Pero al entrar en la autopista la voz se hizo más nítida y pudo distinguir claramente que se trataba de un hombre hablando en inglés. Quiso pensar que se trataba de un fragmento de algún diálogo de las series que últimamente veía en versión original. O tal vez alguna canción de la que había olvidado la música. Quiso buscar una explicación racional, pero sobre todo quería quitarse de la cabeza esa voz que cada pocos minutos repetía las mismas palabras.

A mitad del camino se sobresaltó al descubrir que el tono de la voz se hacía cada vez más áspero y lo que en un principio eran simples murmullos se convirtieron en gritos airados y llenos de ira. Pudo escuchar claramente como un hombre insultaba y amenazaba a una mujer. Comenzó a sentirse mareado y decidió detenerse en la la próxima área de servicio.

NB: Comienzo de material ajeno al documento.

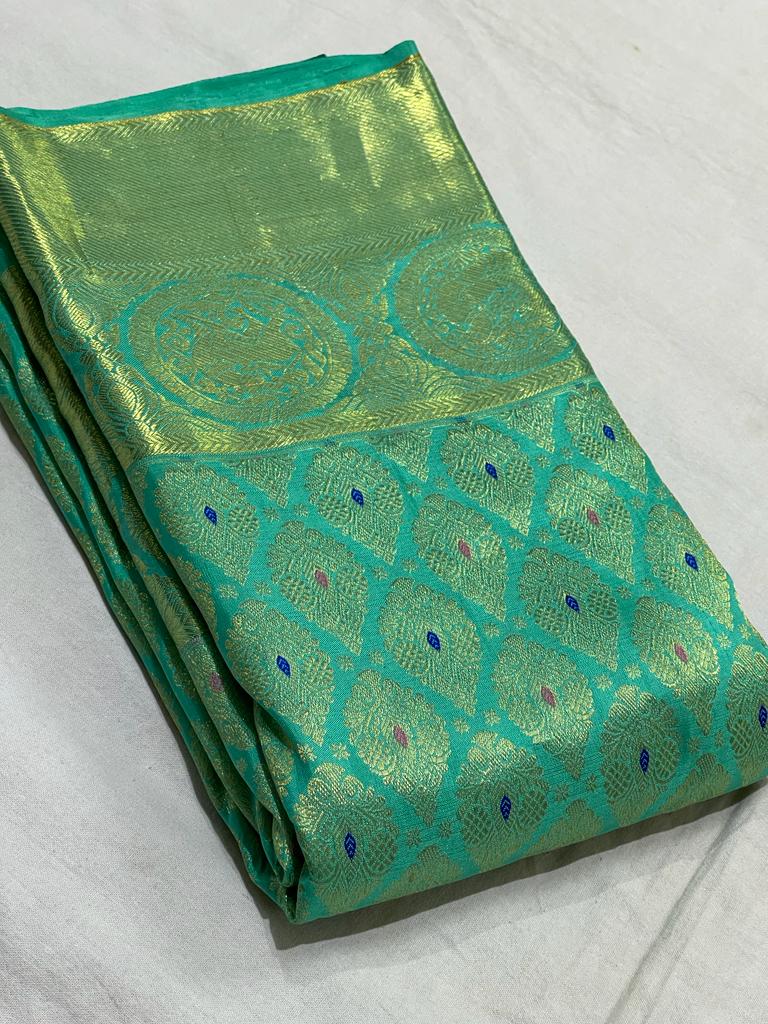 SEA BLUE KANCHI SAREE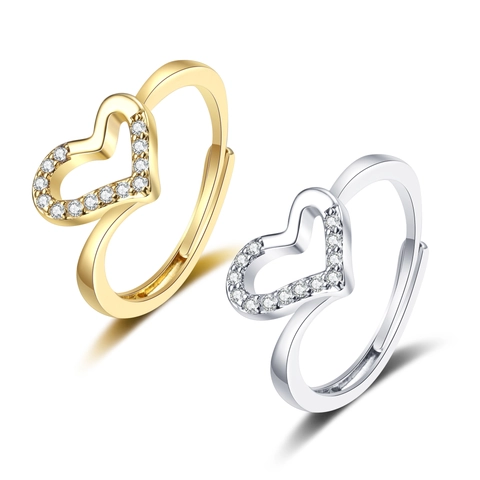 Hohlherz Offener Verstellbarer Ring Kupfer Zirkonia Eingelegt Vintage Geometrischer Schmuck Für Frauen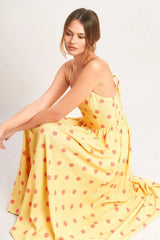 GOLDEN SUMMER POLKA WOVEN MIDI DRESS - Flying Tomato - Flyclothing LLC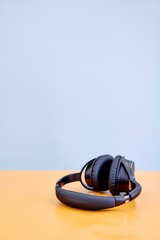 Obraz na płótnie Canvas Black Stero Headphones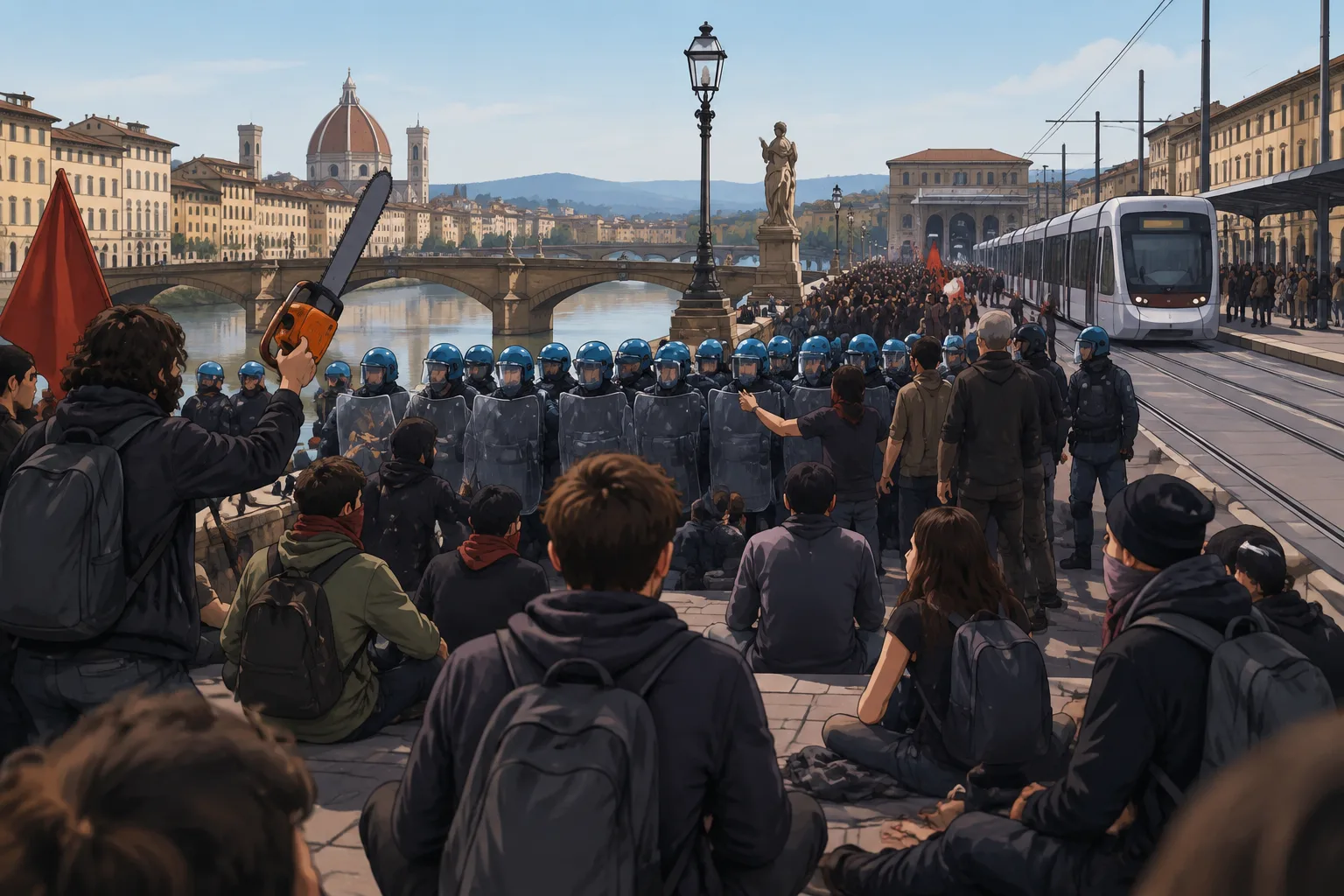Tensione in centro a Firenze: manifestanti bloccati su Ponte Santa Trinita e binari della tramvia occupati
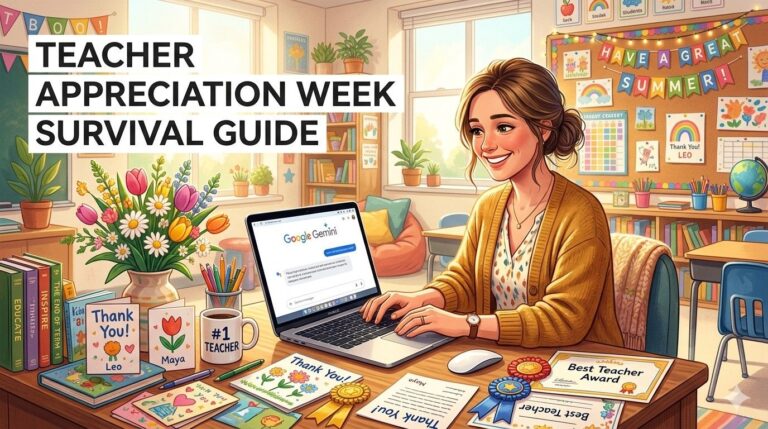 Teacher Appreciation Week: How Gemini Saved My Sanity in the Crazy Final Stretch of the School Year (15 Lazy Prompts You’ll Actually Use)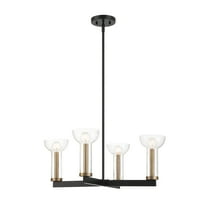 Designers Fountain Nova 25 inch 4-Light Matte Black Modern Chandelier with Clear Seedy Glass Shades, D283C-4CH-MB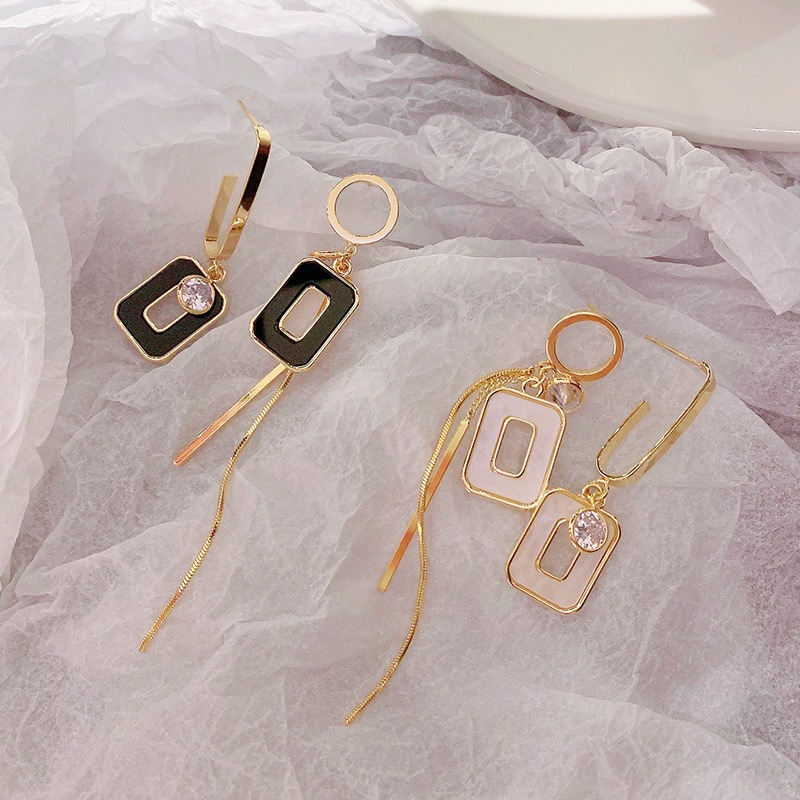 Pendientes de mujer con borlas largas que combinan con todo, estilo AB, pendientes de red con temperamento, accesorios de moda para las orejas en color rojo_voghion.com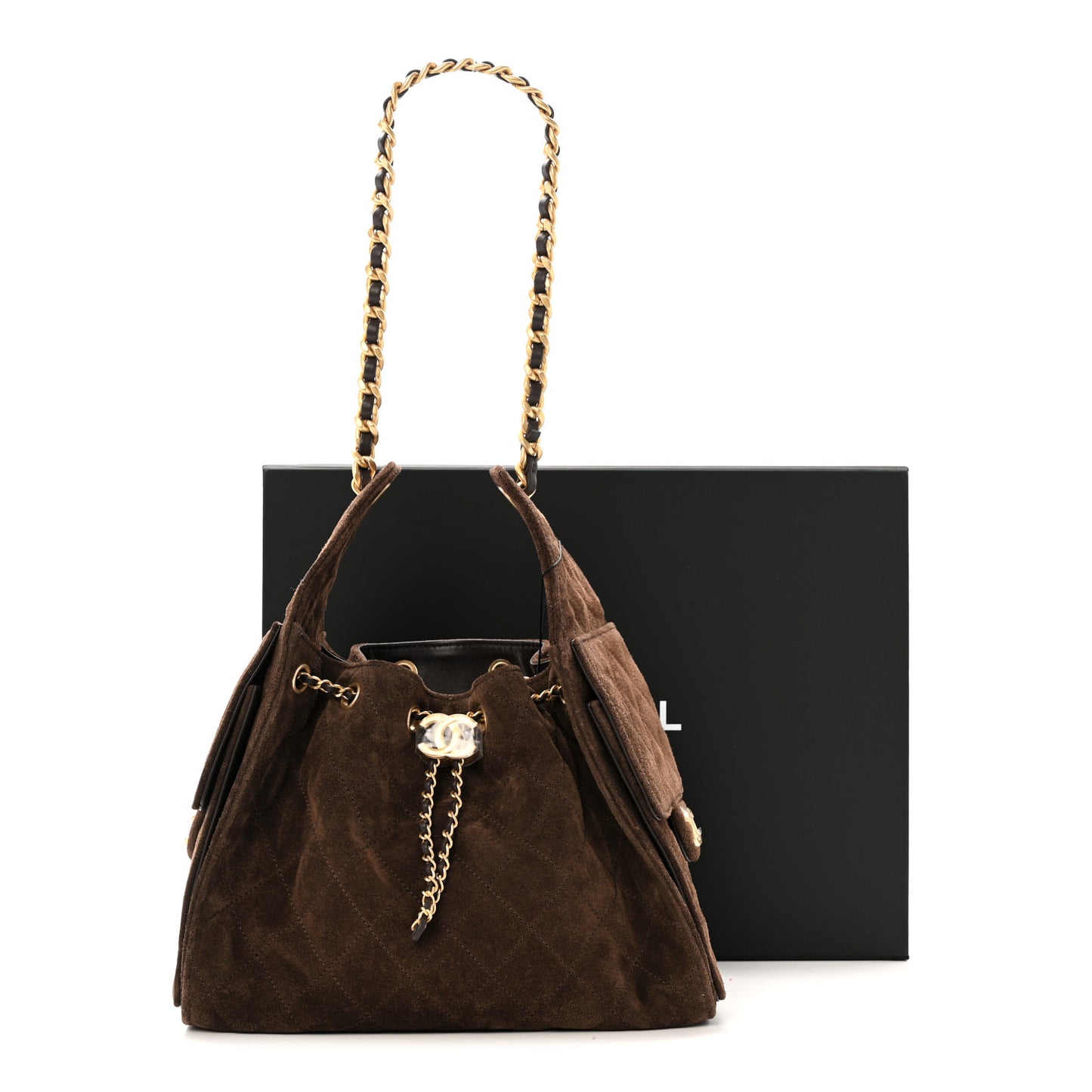 Suede Quilted Small Chanel 25 Handbag Dark Brown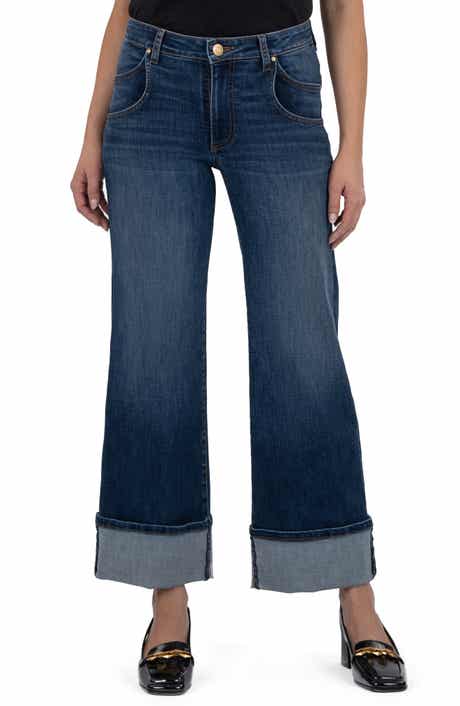 KUT from the Kloth Meg High Waist Cuffed Hem Wide Leg Jeans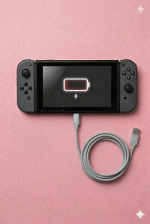A premium replacement 12-pin USB-C charging port connector for a Nintendo Switch, displayed on a solid light pink background for Atlantis UK-wide console repair services.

A medida que el coche iba reduciendo su velocidad la voz se fue convirtiendo nuevamente en murmullo, y mientras tomaba un café con leche y un bollo de chocolate no escuchó nada más que la conversación la mujer sentada en la mesa de al lado recriminándole a su esposo que la noche anterior bebiese él solo tres botellas de ese nuevo vino espumoso elaborado en las Rías Baixas.

Al subir de nuevo al coche y emprender la marcha la voz volvió, cada vez más iracunda y más amenazante. Intentó distraerse mirando por la ventanilla, concentrándose en el atardecer que teñía de naranja el horizonte. Pero los gritos continuaban repitiéndose cada vez con más intensidad. Por un instante creyó escuchar golpes, apagados lamentos de mujer suplicando y el inquietante sonido de la carne al desgarrarse y del hueso al fracturase. Apenas tuvo tiempo para girar la cabeza y ver como el motor de su coche se iba destrozando debajo de aquel camión. De pronto todo fue silencio.